The created postscript document is very simple. In the document prolog a single [TRANSFORM] function is defined with the three parameters that define the global coordinate system: scale [s], horizontal translation [u] and vertical translation [v]. These parameters are read from this function declaration when opening the file. If it is not found in the document's prolog section (ended with [%%EndProlog]) you'll get a warning and the global parameters are not changed.

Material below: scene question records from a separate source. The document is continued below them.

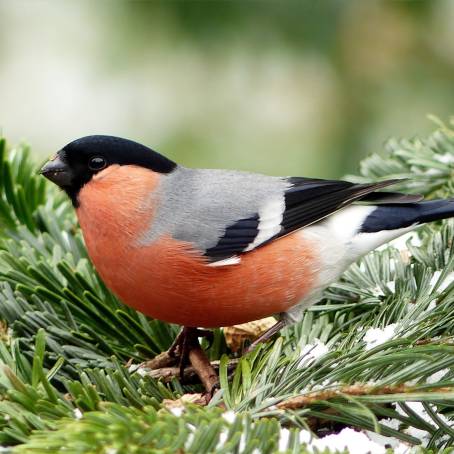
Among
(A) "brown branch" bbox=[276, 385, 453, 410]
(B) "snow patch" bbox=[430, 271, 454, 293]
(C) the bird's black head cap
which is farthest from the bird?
(A) "brown branch" bbox=[276, 385, 453, 410]

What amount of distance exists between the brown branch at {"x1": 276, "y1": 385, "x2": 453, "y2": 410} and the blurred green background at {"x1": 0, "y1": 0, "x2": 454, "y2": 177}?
2.15 meters

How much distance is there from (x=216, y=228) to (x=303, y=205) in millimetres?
319

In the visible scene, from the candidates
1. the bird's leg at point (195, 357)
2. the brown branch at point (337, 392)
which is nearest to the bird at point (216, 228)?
the bird's leg at point (195, 357)

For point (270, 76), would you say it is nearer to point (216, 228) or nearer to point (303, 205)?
point (303, 205)

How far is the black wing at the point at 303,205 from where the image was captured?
210 cm

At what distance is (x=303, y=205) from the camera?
7.53 feet

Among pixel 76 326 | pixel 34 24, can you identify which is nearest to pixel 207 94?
pixel 34 24

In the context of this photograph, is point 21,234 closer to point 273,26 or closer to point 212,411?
point 212,411

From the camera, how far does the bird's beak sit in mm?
2094

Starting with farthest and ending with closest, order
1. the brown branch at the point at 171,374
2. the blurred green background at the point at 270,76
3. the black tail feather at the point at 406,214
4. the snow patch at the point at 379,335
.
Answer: the blurred green background at the point at 270,76 < the black tail feather at the point at 406,214 < the brown branch at the point at 171,374 < the snow patch at the point at 379,335

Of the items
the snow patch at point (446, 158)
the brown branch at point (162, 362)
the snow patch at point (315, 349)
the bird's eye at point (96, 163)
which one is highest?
the snow patch at point (446, 158)

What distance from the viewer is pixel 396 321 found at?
154 cm

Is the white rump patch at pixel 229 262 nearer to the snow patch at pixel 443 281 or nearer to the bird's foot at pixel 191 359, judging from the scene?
the bird's foot at pixel 191 359

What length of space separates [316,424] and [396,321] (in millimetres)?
371
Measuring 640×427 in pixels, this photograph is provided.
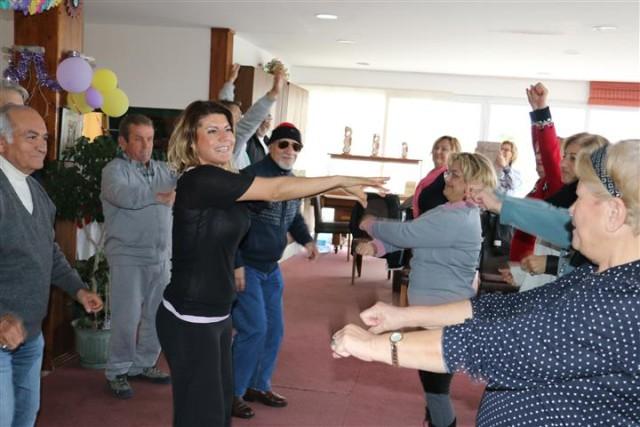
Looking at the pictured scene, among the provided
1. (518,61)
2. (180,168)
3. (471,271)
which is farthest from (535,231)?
(518,61)

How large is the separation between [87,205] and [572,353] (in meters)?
3.72

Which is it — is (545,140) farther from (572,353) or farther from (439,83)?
(439,83)

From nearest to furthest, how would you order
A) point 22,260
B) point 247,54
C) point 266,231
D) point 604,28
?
point 22,260 → point 266,231 → point 604,28 → point 247,54

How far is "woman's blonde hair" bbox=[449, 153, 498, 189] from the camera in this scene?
312 centimetres

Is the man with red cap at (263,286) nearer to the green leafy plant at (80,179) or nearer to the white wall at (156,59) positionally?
the green leafy plant at (80,179)

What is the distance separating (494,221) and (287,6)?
2.55 m

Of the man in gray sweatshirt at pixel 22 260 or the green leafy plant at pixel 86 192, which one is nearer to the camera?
the man in gray sweatshirt at pixel 22 260

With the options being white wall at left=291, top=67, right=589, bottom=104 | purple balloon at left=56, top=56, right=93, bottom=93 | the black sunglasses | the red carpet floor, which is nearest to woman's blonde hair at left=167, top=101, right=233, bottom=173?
the black sunglasses

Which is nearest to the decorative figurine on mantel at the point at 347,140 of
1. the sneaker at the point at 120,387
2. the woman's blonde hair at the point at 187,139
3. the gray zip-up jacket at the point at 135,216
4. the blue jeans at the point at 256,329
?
the gray zip-up jacket at the point at 135,216

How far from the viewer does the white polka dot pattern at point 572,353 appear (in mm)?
1303

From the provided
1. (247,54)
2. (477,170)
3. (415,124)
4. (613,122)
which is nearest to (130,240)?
(477,170)

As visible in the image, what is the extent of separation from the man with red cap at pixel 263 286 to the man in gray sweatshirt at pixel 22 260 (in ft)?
4.14

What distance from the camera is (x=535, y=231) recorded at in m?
2.49

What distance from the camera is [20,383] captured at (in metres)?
2.45
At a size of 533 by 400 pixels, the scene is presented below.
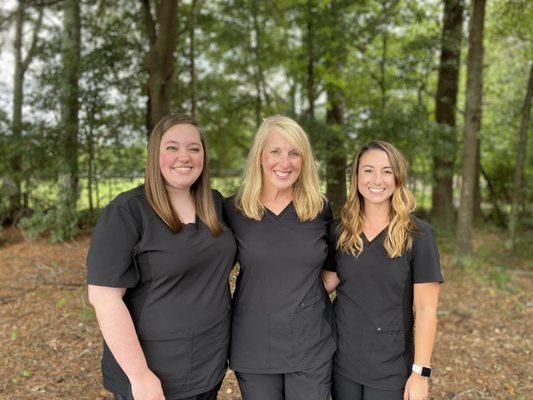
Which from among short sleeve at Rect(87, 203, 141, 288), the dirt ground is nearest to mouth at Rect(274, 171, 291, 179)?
short sleeve at Rect(87, 203, 141, 288)

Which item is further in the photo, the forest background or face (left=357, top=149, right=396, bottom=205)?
the forest background

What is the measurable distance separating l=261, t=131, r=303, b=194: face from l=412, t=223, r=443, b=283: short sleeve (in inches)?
29.7

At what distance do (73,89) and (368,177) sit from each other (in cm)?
709

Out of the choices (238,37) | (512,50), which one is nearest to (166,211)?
(238,37)

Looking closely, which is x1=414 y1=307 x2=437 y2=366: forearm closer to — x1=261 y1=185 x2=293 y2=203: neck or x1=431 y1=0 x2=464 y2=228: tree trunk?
x1=261 y1=185 x2=293 y2=203: neck

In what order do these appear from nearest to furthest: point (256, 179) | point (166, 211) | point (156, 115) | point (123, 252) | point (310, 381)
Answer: point (123, 252), point (166, 211), point (310, 381), point (256, 179), point (156, 115)

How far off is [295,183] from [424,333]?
109 centimetres

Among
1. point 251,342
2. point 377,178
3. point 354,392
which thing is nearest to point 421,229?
point 377,178

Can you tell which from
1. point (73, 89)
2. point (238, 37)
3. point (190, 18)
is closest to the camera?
point (73, 89)

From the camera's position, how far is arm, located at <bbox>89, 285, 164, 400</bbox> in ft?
6.10

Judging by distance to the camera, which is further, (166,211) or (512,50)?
(512,50)

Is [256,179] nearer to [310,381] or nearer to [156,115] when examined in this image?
[310,381]

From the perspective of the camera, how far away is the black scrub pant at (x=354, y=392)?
2350mm

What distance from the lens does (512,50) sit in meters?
12.4
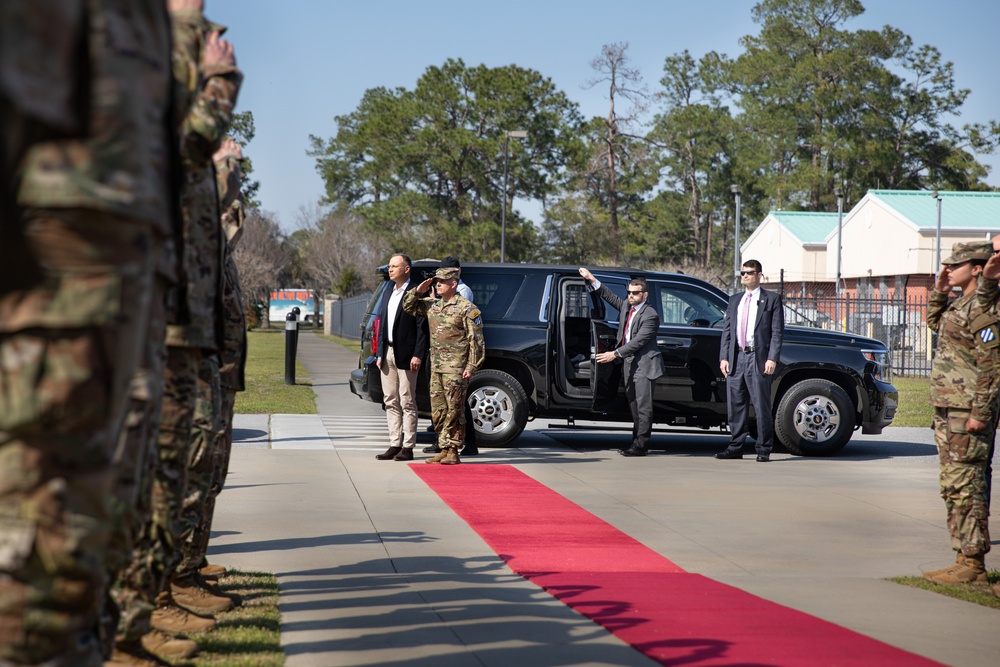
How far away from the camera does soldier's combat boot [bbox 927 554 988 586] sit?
6398 mm

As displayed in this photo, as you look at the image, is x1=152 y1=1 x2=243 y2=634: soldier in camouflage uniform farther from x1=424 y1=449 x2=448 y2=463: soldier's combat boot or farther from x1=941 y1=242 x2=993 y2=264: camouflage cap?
x1=424 y1=449 x2=448 y2=463: soldier's combat boot

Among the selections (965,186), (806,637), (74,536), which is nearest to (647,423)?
(806,637)

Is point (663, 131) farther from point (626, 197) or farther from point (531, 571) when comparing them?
point (531, 571)

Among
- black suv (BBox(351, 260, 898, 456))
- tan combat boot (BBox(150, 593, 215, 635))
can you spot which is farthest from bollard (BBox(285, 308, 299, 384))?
tan combat boot (BBox(150, 593, 215, 635))

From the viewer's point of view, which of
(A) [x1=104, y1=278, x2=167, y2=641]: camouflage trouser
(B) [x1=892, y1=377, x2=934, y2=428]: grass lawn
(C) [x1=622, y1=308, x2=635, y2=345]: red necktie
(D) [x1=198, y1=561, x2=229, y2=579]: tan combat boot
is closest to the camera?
(A) [x1=104, y1=278, x2=167, y2=641]: camouflage trouser

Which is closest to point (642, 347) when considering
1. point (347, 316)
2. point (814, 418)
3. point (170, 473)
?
point (814, 418)

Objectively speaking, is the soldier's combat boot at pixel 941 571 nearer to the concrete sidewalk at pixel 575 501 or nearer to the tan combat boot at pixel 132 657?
the concrete sidewalk at pixel 575 501

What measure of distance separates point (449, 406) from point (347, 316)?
43.0 meters

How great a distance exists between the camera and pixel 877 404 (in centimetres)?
1270

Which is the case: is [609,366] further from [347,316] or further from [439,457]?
[347,316]

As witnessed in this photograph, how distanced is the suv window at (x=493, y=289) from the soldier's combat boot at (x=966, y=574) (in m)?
6.83

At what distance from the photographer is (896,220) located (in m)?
54.8

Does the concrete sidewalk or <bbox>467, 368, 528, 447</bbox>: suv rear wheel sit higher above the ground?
<bbox>467, 368, 528, 447</bbox>: suv rear wheel

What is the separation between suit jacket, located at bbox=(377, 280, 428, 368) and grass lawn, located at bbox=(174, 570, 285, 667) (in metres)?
5.69
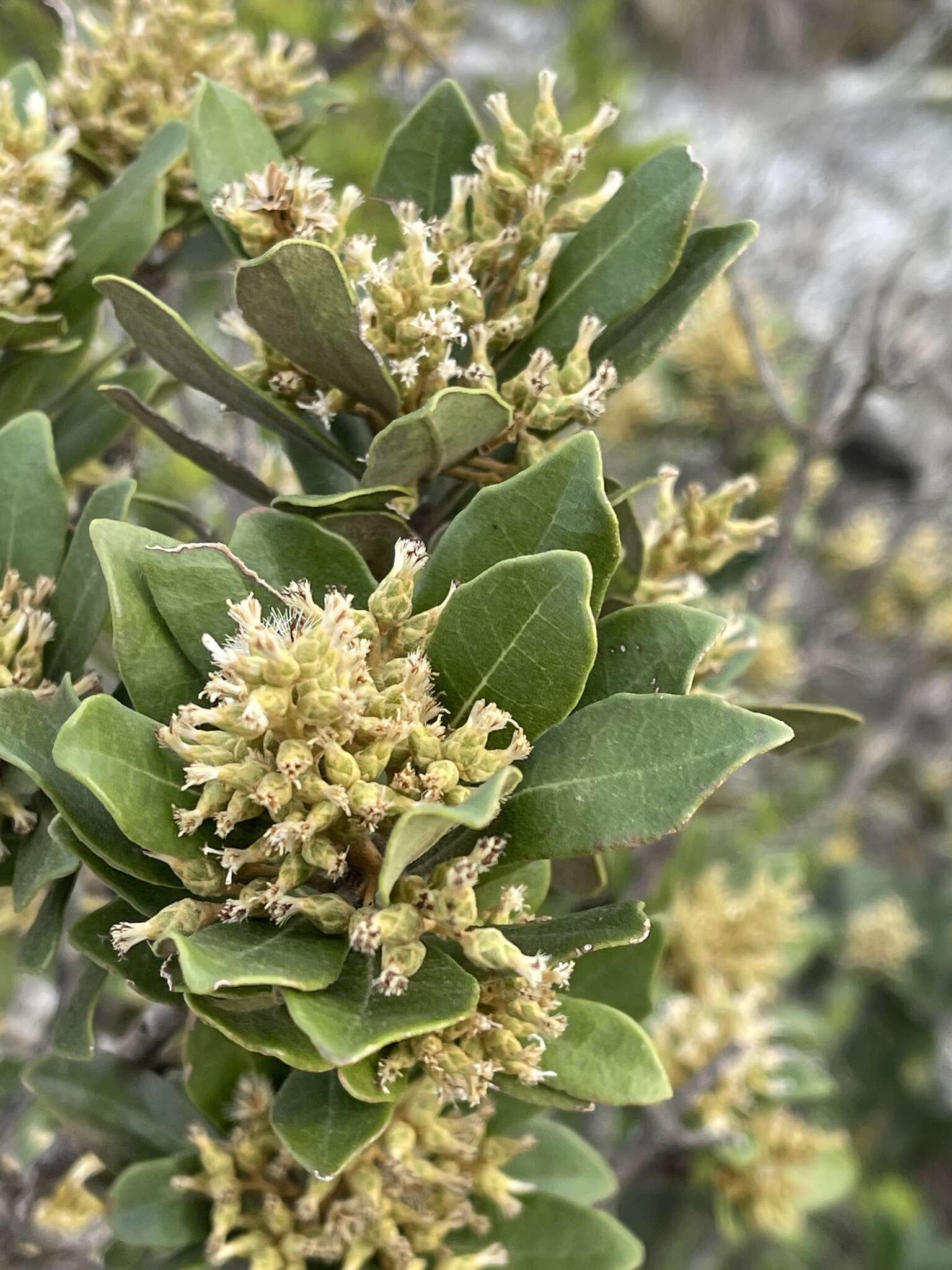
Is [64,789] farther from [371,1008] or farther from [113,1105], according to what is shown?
[113,1105]

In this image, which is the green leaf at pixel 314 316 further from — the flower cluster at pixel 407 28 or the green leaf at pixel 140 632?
the flower cluster at pixel 407 28

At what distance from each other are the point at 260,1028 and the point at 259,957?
0.06m

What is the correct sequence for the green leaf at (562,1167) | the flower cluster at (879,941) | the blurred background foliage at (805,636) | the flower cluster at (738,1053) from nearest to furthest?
the green leaf at (562,1167) < the flower cluster at (738,1053) < the blurred background foliage at (805,636) < the flower cluster at (879,941)

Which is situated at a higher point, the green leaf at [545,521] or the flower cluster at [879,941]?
the green leaf at [545,521]

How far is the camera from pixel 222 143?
830 mm

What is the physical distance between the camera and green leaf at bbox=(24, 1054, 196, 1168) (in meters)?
0.94

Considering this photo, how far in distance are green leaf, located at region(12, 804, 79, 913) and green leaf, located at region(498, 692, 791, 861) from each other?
28 cm

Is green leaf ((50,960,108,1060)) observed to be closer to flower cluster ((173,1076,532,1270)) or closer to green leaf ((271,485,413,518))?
flower cluster ((173,1076,532,1270))

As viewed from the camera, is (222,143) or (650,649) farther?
(222,143)

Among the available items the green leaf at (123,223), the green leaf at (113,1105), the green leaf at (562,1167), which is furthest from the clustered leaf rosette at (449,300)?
the green leaf at (562,1167)

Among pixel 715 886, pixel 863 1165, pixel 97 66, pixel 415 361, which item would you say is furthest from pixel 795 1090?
pixel 863 1165

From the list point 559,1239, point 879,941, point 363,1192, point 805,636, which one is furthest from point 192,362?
point 805,636

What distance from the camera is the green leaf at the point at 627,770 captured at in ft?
1.90

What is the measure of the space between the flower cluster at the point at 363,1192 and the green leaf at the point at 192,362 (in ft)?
1.74
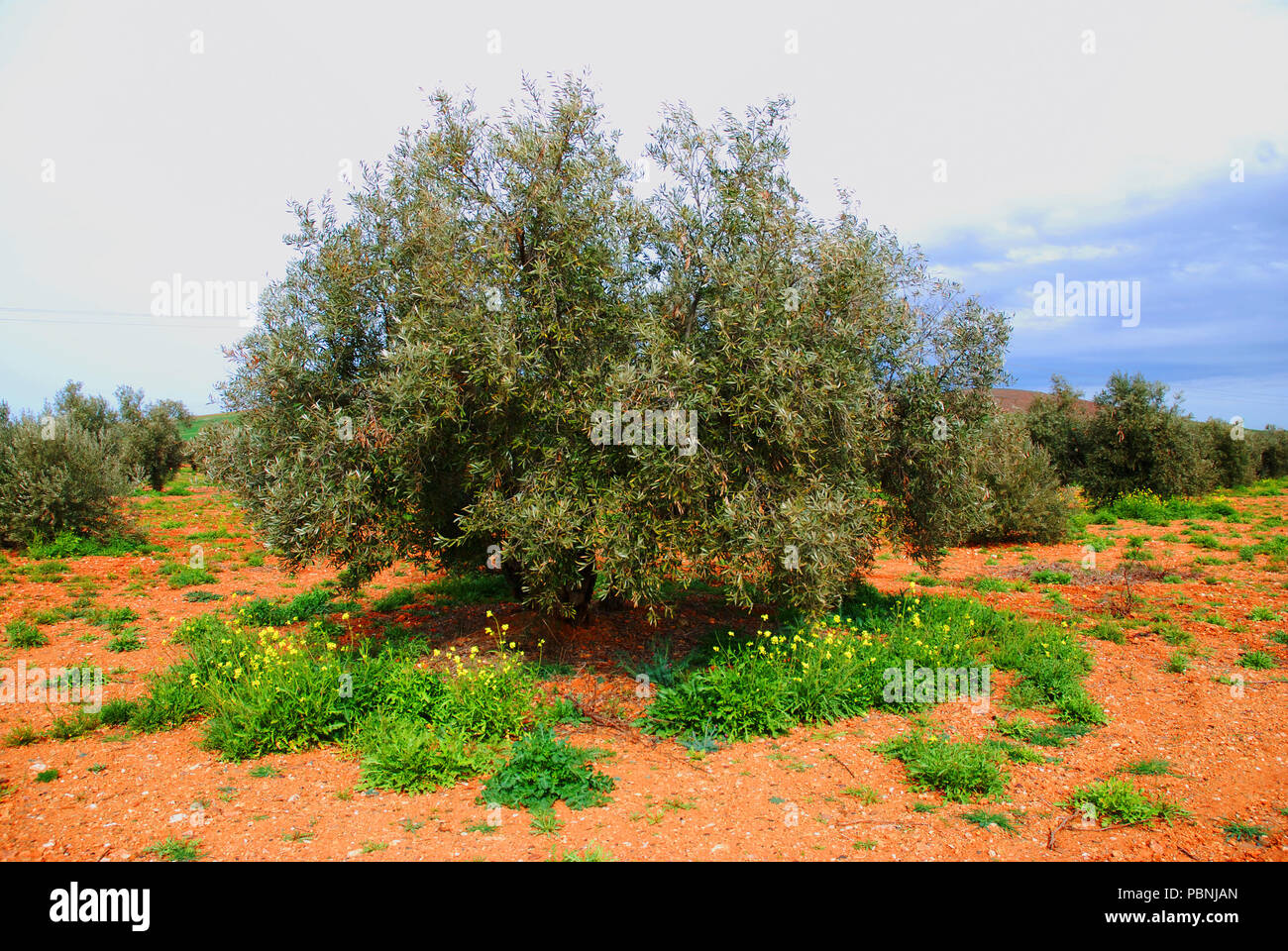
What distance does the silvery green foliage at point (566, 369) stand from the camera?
7.35 meters

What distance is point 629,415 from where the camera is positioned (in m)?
7.32

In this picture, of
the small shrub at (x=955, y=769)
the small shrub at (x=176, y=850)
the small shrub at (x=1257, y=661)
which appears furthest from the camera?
the small shrub at (x=1257, y=661)

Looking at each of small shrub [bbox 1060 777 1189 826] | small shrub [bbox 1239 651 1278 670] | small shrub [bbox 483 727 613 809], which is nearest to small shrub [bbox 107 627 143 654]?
small shrub [bbox 483 727 613 809]

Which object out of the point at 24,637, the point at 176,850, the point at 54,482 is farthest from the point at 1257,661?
the point at 54,482

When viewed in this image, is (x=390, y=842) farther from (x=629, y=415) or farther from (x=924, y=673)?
(x=924, y=673)

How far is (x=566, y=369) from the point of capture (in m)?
8.02

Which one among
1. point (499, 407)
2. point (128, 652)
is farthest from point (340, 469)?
point (128, 652)

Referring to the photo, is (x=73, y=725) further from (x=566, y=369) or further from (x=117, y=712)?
(x=566, y=369)

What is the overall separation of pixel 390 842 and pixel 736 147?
806cm

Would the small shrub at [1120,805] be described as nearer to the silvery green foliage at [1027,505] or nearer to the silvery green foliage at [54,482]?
the silvery green foliage at [1027,505]

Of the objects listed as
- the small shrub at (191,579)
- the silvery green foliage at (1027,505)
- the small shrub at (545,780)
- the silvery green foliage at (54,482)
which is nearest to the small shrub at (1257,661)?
the small shrub at (545,780)

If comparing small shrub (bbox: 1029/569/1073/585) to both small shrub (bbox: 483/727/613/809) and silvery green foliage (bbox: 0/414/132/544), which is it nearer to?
small shrub (bbox: 483/727/613/809)

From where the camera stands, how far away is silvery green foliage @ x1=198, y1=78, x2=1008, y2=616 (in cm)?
735

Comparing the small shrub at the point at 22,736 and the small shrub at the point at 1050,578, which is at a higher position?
the small shrub at the point at 1050,578
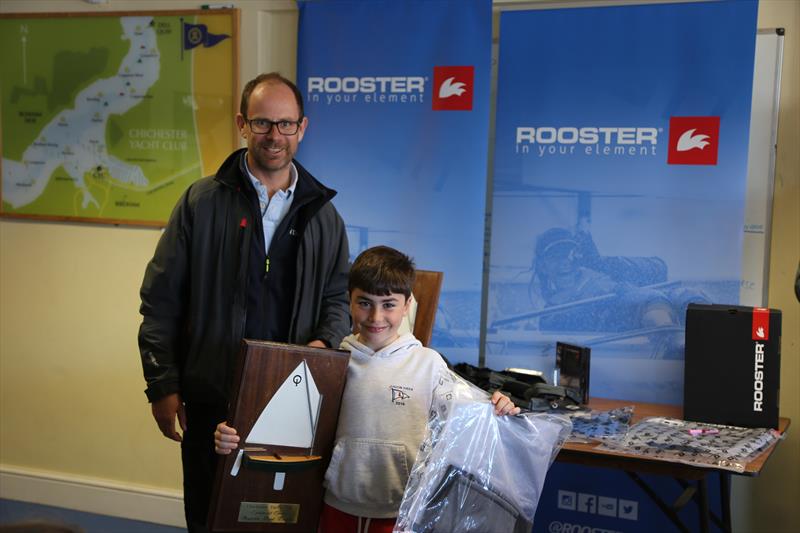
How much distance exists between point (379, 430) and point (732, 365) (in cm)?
→ 144

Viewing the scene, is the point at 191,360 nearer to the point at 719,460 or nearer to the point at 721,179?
the point at 719,460

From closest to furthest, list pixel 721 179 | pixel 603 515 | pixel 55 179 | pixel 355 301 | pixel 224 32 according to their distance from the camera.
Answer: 1. pixel 355 301
2. pixel 721 179
3. pixel 603 515
4. pixel 224 32
5. pixel 55 179

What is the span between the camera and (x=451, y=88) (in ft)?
11.8

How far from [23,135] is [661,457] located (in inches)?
132

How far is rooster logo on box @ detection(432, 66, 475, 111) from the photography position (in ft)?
11.7

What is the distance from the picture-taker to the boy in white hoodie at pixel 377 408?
7.32 feet

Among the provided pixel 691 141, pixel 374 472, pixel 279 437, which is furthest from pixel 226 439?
pixel 691 141

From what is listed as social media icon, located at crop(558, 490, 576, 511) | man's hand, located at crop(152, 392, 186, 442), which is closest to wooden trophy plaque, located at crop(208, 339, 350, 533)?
man's hand, located at crop(152, 392, 186, 442)

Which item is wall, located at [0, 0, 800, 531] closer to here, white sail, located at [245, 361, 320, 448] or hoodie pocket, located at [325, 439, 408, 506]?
white sail, located at [245, 361, 320, 448]

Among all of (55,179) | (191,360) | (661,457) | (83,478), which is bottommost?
(83,478)

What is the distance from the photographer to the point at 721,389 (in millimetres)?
3049

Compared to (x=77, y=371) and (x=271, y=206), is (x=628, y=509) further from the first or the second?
(x=77, y=371)

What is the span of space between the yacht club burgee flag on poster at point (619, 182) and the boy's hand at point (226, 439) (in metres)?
1.63

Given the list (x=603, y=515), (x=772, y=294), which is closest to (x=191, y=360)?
(x=603, y=515)
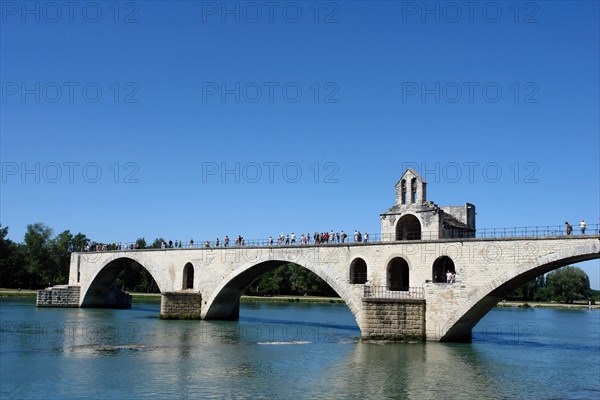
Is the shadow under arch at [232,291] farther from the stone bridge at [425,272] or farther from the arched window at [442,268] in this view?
the arched window at [442,268]

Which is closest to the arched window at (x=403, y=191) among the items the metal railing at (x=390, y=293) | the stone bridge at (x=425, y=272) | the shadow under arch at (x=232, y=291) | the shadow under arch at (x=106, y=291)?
the stone bridge at (x=425, y=272)

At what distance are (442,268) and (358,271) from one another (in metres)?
5.31

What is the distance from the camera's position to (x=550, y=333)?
4038cm

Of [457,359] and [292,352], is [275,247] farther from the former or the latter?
[457,359]

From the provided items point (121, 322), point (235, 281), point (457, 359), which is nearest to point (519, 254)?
point (457, 359)

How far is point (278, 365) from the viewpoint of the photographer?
953 inches

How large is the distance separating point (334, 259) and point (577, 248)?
546 inches

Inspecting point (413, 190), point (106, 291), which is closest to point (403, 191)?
point (413, 190)

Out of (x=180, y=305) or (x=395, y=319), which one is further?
(x=180, y=305)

-- /TRANSFORM { <s> <u> <v> translate dup scale neg rotate neg exch neg exch translate } bind def
The function modifies the postscript transformation matrix according to the three parameters that define the image's local coordinate system: horizontal translation [x], vertical translation [y] and angle [a]. Every included eps image is preceded by a call to this function, which itself is preceded by [gsave] to save the current matrix.
-- <x> <y> <a> TRANSFORM
When the eps is drawn the matrix is restored with [grestore] and the page is shown with [showpage]. The eps code is enclosed by [%%BeginDocument] and [%%EndDocument]. This is the standard way of including (eps) documents, which means that many postscript documents created by other programs (such as dvips) can be opened in epsjoin as well. Of course they will not contain the [TRANSFORM] call so you will have to work yourself through some warning messages, but it works. In case of a missing [TRANSFORM] line the three individual parameters are left at the default.
JPEG2EPS
I used to state here that there was a problem with eps files created by jpeg2eps <http://wwwrses.anu.edu.au/~andy/jpeg2eps>. THIS WAS NEVER THE CASE. I had jpeg2eps mixed up with another program, jpeg2ps, which was in debian at that time but doesn't seem to be anymore. Moreover, there seem to be several different programs named 'jpeg2ps' so it wouldn't be true to say there is a problem with that either. Just keep in mind that not all eps files work the way they should. I'm pretty sure the problem lies with the eps code in such cases, just because the described postscript format is too simple to cause trouble. Still, I don't know postscript well enough to be certain.
I have tried jpeg2eps and it works just fine. In the latest epsjoin version the preview window supports color and greyscale images to better handle these eps files. This makes jpeg2eps a valid alternative for bitmap tracers such as potrace and autotrace. Referring to the introduction this approach skips step two ('have it just as clean and sharp as the original'). In return you'll usually get a smaller document and better support for images (as opposed to text). What remains of course is an easy way to rotate and scale the separate images and join them.